■ THE TASK: A faithful copy of all the data is the goal; omit the pictures.

■ ENTRIES SUPPLIED:
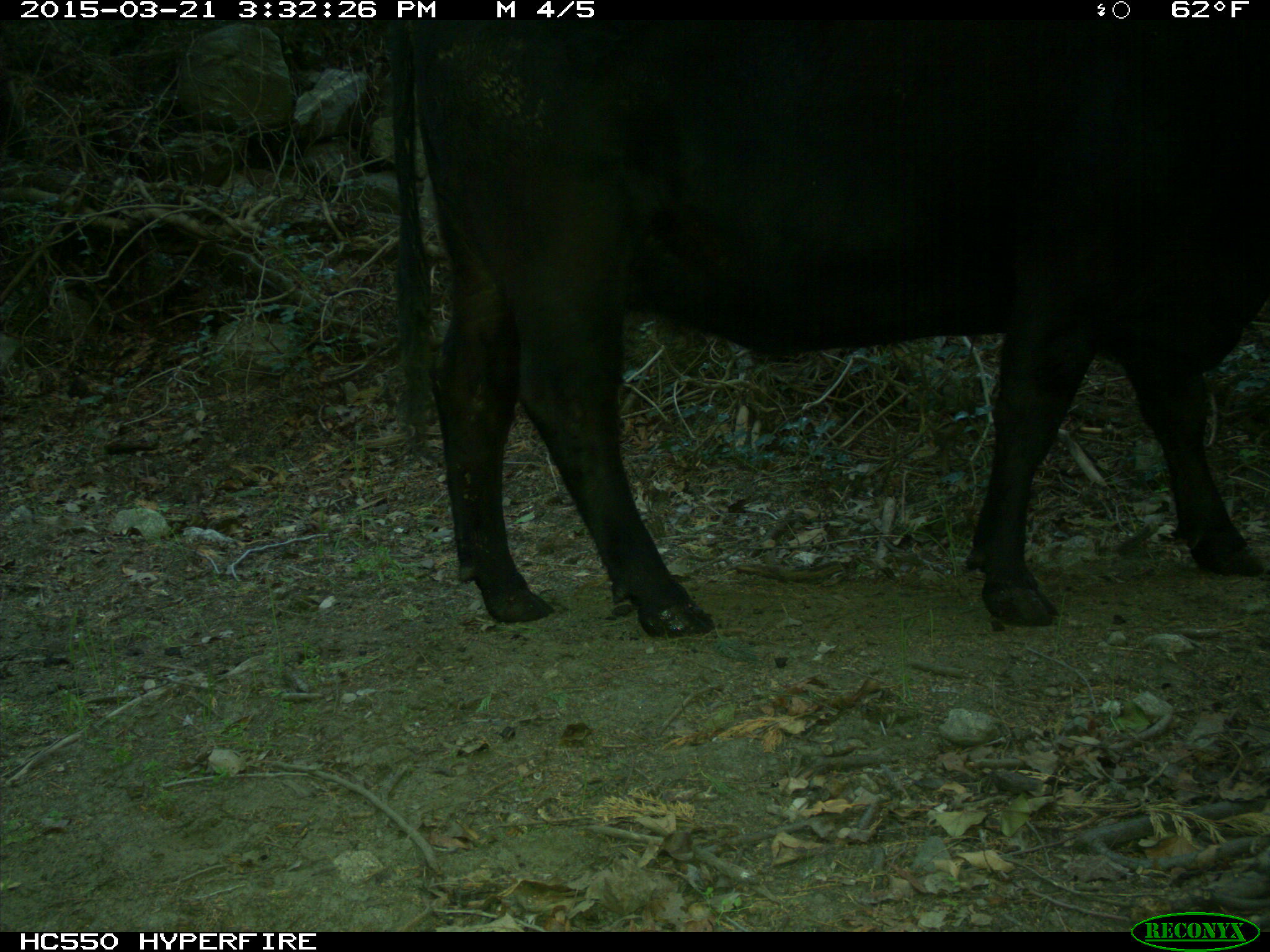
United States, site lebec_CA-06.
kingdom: Animalia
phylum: Chordata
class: Mammalia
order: Artiodactyla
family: Bovidae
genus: Bos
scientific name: Bos taurus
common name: domestic cow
Bos taurus (domestic cow).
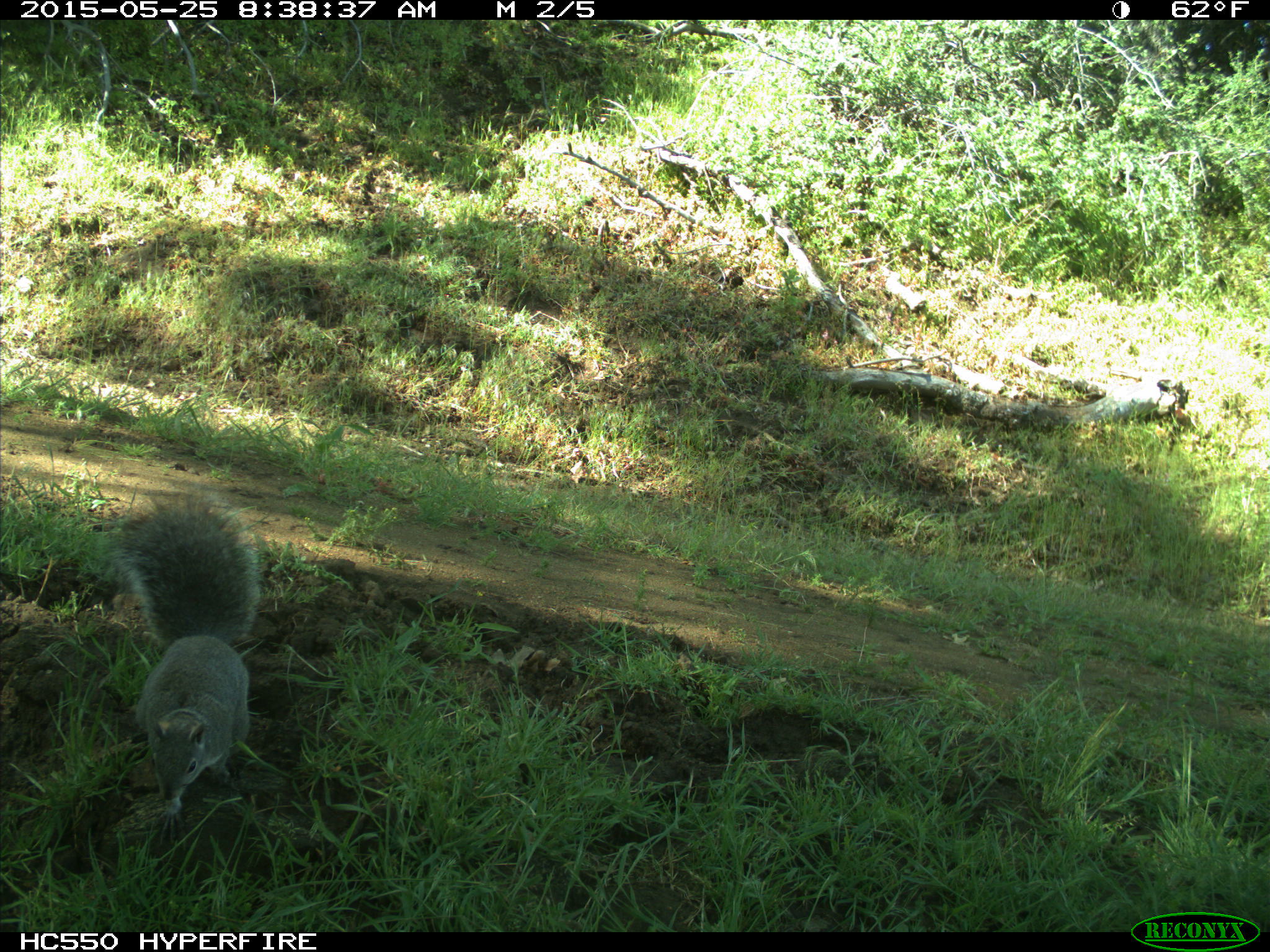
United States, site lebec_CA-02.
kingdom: Animalia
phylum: Chordata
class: Mammalia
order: Rodentia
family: Sciuridae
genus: Sciurus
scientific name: Sciurus carolinensis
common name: eastern gray squirrel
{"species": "Sciurus carolinensis (eastern gray squirrel)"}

■ ANSWER TO THE EXERCISE:
United States, site lebec_CA-06.
kingdom: Animalia
phylum: Chordata
class: Mammalia
order: Artiodactyla
family: Bovidae
genus: Bos
scientific name: Bos taurus
common name: domestic cow
Bos taurus (domestic cow).
United States, site lebec_CA-02.
kingdom: Animalia
phylum: Chordata
class: Mammalia
order: Rodentia
family: Sciuridae
genus: Sciurus
scientific name: Sciurus carolinensis
common name: eastern gray squirrel
{"species": "Sciurus carolinensis (eastern gray squirrel)"}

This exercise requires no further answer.